Makes predictions using a regression tree (R.W. Payne).
Options
PRINT = string tokens |
Controls printed output (prediction, transcript); if PRINT is unset in an interactive run BRPREDICT will ask what you want to print, in a batch run the default is pred |
|---|---|
TREE = tree |
Specifies the tree |
PREDICTIONS = variate |
Saves the prediction for the observations |
TERMINALNODES = pointer |
Saves the numbers of the terminal nodes from which each prediction was obtained |
MVINCLUDE = string token |
Whether to provide predictions for units with missing or unavailable values of the x-variables (explanatory); default expl |
Parameters
X = variates or factors |
Explanatory variables |
|---|---|
VALUES = scalars, variates or texts |
Values to use for the explanatory variables; if these are unset for any variable, its existing values are used |
Description
BRPREDICT makes predictions using a regression tree, as constructed by the BREGRESSION procedure. The tree can be saved from BREGRESSION (using the TREE option of BREGRESSION), and specified for BRPREDICT using its own TREE option. Alternatively, BRPREDICT will ask you for the identifier of the tree if you do not specify TREE when running interactively.
The x-values for the predictions can be specified in the variates or factors listed by the X parameter. These must have identical names (and levels) to those used originally to construct the tree. You can use the VALUES parameter to supply new values, if those stored in any of the variates or factors are unsuitable.
If you do not set X when running interactively, BRPREDICT will ask you to supply the relevant x-values in turn, as required by the tree. Otherwise, if an x-variable in the tree is not specified in the X parameter list, its values are assumed to be unavailable (i.e. missing).
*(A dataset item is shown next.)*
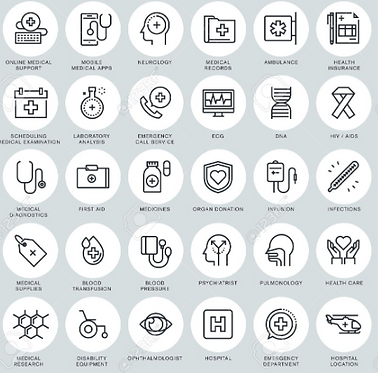 silo icons.PNG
By default, when the x-variable required at a node in the tree is unavailable or contains a missing value, BRPREDICT will follow all the branches from that node, and average the predictions that they generate. You can set option MVINCLUDE=*, if you would prefer the prediction to be missing.
The PRINT option controls printed output, with settings:
prediction |
prints the predictions obtained using the tree; |
|---|---|
transcript |
prints the x-values supplied in response to questions in an interactive run. |
If you do not set PRINT in an interactive run, BRPREDICT will ask what you would like to print. In batch, the default is to print the predictions.
You can save the predictions, in a variate, using the PREDICTIONS option. The TERMINALNODES option allows you to save a pointer, with an element for each prediction, containing the numbers of the terminal nodes reached in the tree to provide the predictions. This will be a scalar if the prediction was derived from a single node, or a variate if it involved more than one (because several branches have been taken, as the result of a missing x-value).
Options: PRINT, TREE, PREDICTIONS, TERMINALNODES.
Parameters: X, VALUES.
Method
BRPREDICT uses BIDENTIFY to find the terminal nodes of the tree that correspond to the values of the explanatory variables.
Action with RESTRICT
Restrictions are ignored.
See also
Procedures: BREGRESSION, BRKEEP, BRDISPLAY.
Commands for: Regression analysis, Multivariate and cluster analysis.
Example
CAPTION 'BRPREDICT example',!t('Water usage data (Draper & Smith 1981,',\
'Applied Regression Analysis, Wiley, New York).'); STYLE=meta,plain
READ temp,product,opdays,employ,water
58.8 7.107 21 129 3.067
65.2 6.373 22 141 2.828
70.9 6.796 22 153 2.891
77.4 9.208 20 166 2.994
79.3 14.792 25 193 3.082
81.0 14.564 23 189 3.898
71.9 11.964 20 175 3.502
63.9 13.526 23 186 3.060
54.5 12.656 20 190 3.211
39.5 14.119 20 187 3.286
44.5 16.691 22 195 3.542
43.6 14.571 19 206 3.125
56.0 13.619 22 198 3.022
64.7 14.575 22 192 2.922
73.0 14.556 21 191 3.950
78.9 18.573 21 200 4.488
79.4 15.618 22 200 3.295 :
"form the regression tree"
BREGRESSION [PRINT=*; Y=water; TREE=tree] employ,opdays,product,temp
"prune the tree"
BPRUNE [PRINT=table] tree; NEWTREES=pruned
"use tree 6 - renumber nodes"
BCUT [RENUMBER=yes] pruned[6]; NEWTREE=tree
"display the tree"
BRDISPLAY [PRINT=labelled] tree
"predict water usage and compare with the original data values"
BRPREDICT [PRINT=*; TREE=tree; PREDICTION=prediction]\
employ,opdays,product,temp
PRINT water,prediction; FIELD=8,12